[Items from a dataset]
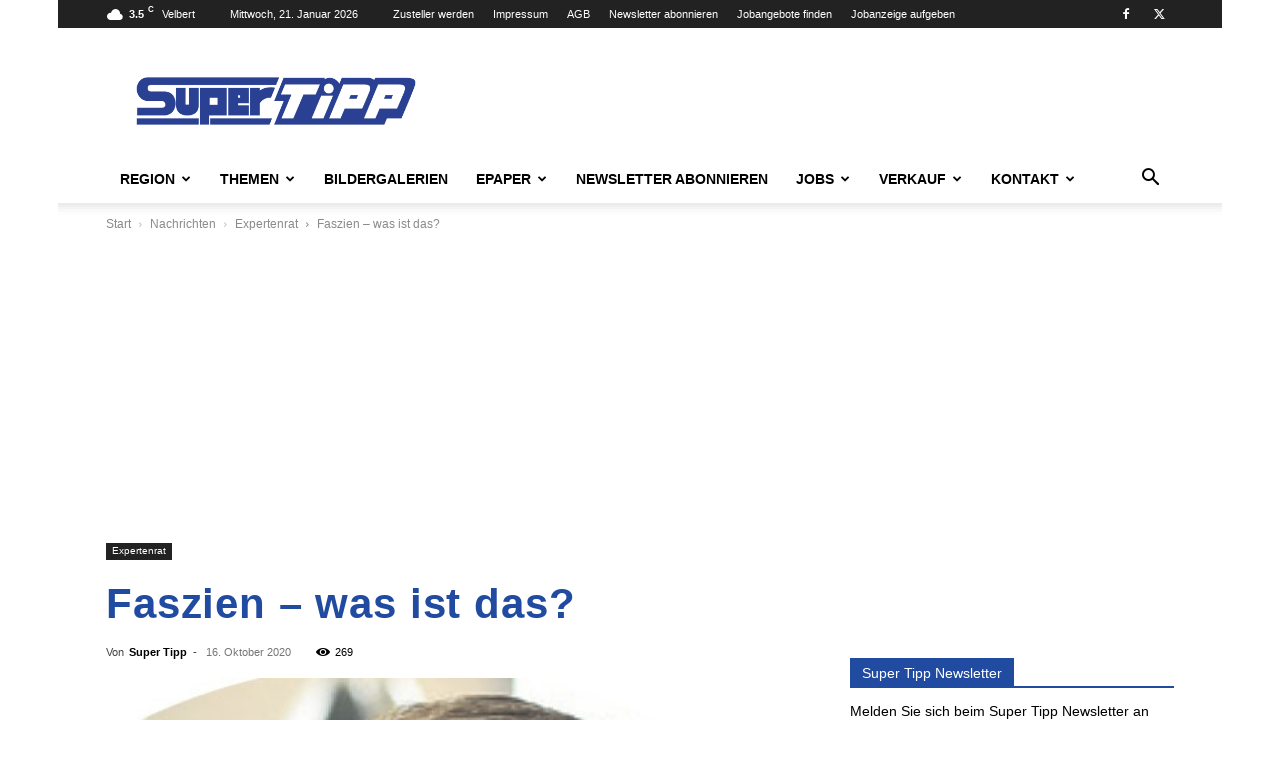

--- FILE ---
content_type: text/html; charset=UTF-8
request_url: https://supertipp-online.de/wp-admin/admin-ajax.php?td_theme_name=Newspaper&v=12.7.4
body_size: -166
content:
{"46488":269}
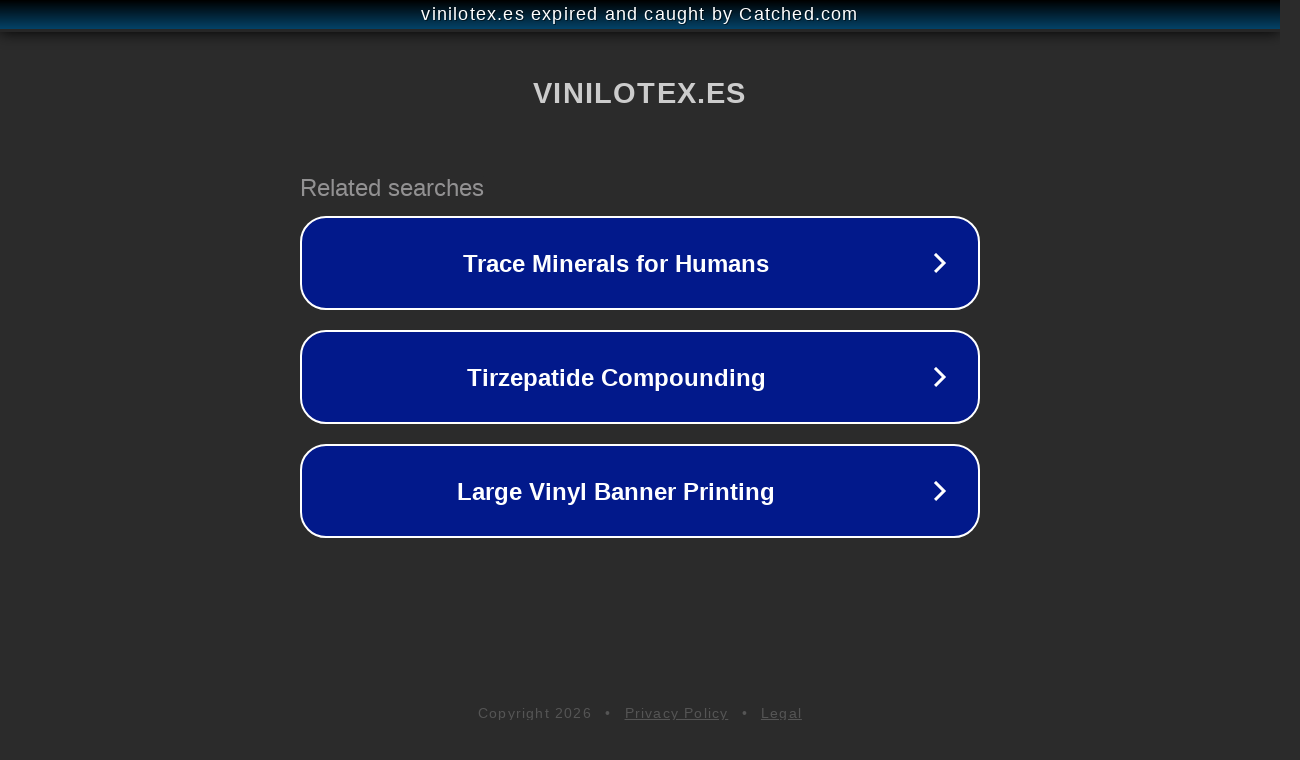

--- FILE ---
content_type: text/html; charset=utf-8
request_url: http://www.vinilotex.es/3997-talarn.html
body_size: 1070
content:
<!doctype html>
<html data-adblockkey="MFwwDQYJKoZIhvcNAQEBBQADSwAwSAJBANDrp2lz7AOmADaN8tA50LsWcjLFyQFcb/P2Txc58oYOeILb3vBw7J6f4pamkAQVSQuqYsKx3YzdUHCvbVZvFUsCAwEAAQ==_zkCqgHxYAlo8DhqsvL6szKe18+G+zeezRfsXKn46mms5XzZCbPvSszR+cUFsZoV0SK/BHF6B4b3I1hLBBAPDaQ==" lang="en" style="background: #2B2B2B;">
<head>
    <meta charset="utf-8">
    <meta name="viewport" content="width=device-width, initial-scale=1">
    <link rel="icon" href="[data-uri]">
    <link rel="preconnect" href="https://www.google.com" crossorigin>
</head>
<body>
<div id="target" style="opacity: 0"></div>
<script>window.park = "[base64]";</script>
<script src="/bfCoUYfXa.js"></script>
</body>
</html>
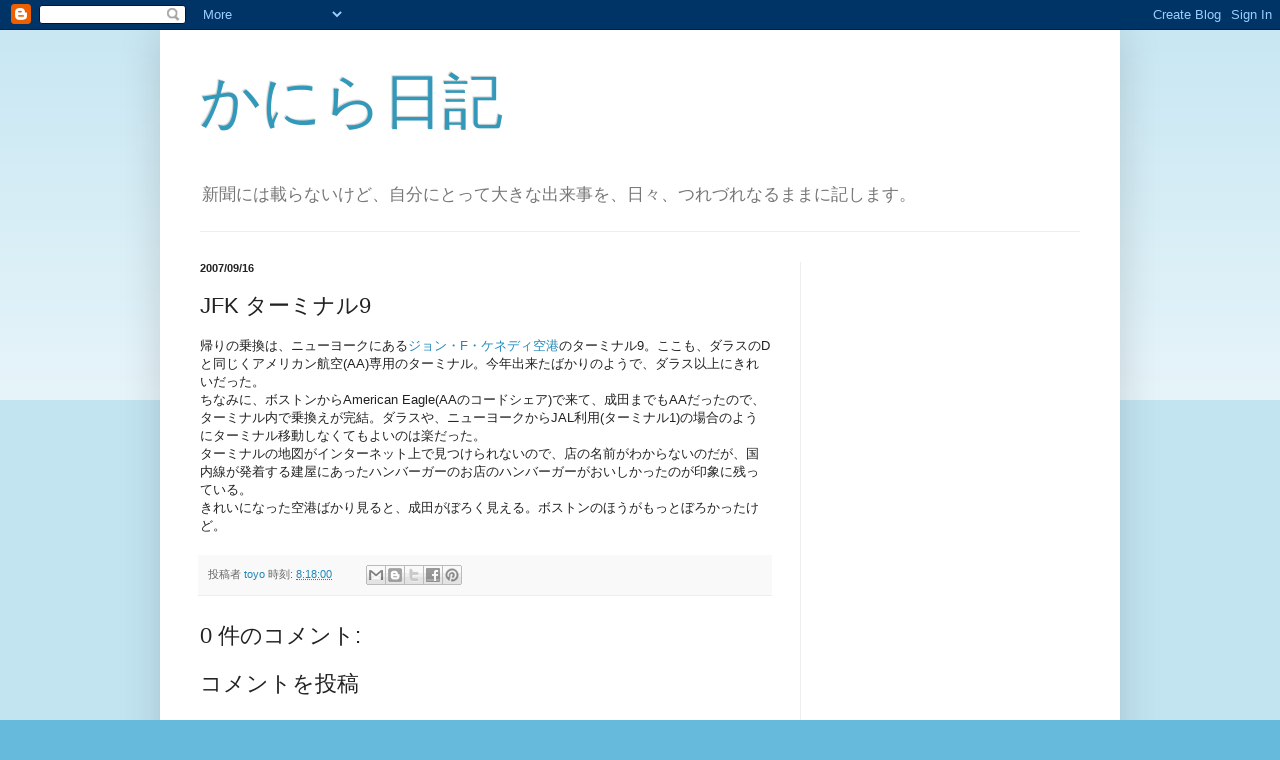

--- FILE ---
content_type: text/html; charset=utf-8
request_url: https://www.google.com/recaptcha/api2/aframe
body_size: 266
content:
<!DOCTYPE HTML><html><head><meta http-equiv="content-type" content="text/html; charset=UTF-8"></head><body><script nonce="6H33pWaMw26cyu1FB03Yww">/** Anti-fraud and anti-abuse applications only. See google.com/recaptcha */ try{var clients={'sodar':'https://pagead2.googlesyndication.com/pagead/sodar?'};window.addEventListener("message",function(a){try{if(a.source===window.parent){var b=JSON.parse(a.data);var c=clients[b['id']];if(c){var d=document.createElement('img');d.src=c+b['params']+'&rc='+(localStorage.getItem("rc::a")?sessionStorage.getItem("rc::b"):"");window.document.body.appendChild(d);sessionStorage.setItem("rc::e",parseInt(sessionStorage.getItem("rc::e")||0)+1);localStorage.setItem("rc::h",'1768245247970');}}}catch(b){}});window.parent.postMessage("_grecaptcha_ready", "*");}catch(b){}</script></body></html>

**WORK ITEM**: Look through the entries above and work out how many lines contain the string "meta". Give that number alone.

**RESULT OF THIS EXERCISE**: 3